- [Data for this task]
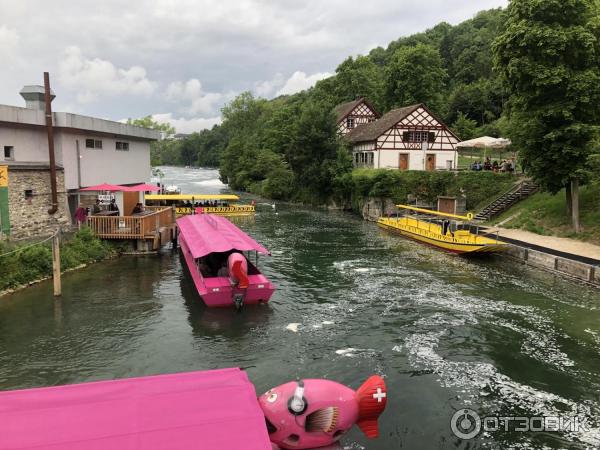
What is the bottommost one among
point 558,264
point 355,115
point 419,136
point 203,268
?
point 558,264

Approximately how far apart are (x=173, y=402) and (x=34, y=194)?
1996 cm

- [Work to complete] Represent all of the data above as a JSON list of strings, one string per line, with blank lines omitted. Leave the pictures out of the list.

- [Task response]
[
  "What is the bottommost one among",
  "point 558,264",
  "point 355,115",
  "point 419,136",
  "point 203,268",
  "?",
  "point 558,264",
  "Approximately how far apart are (x=173, y=402) and (x=34, y=194)?",
  "1996 cm"
]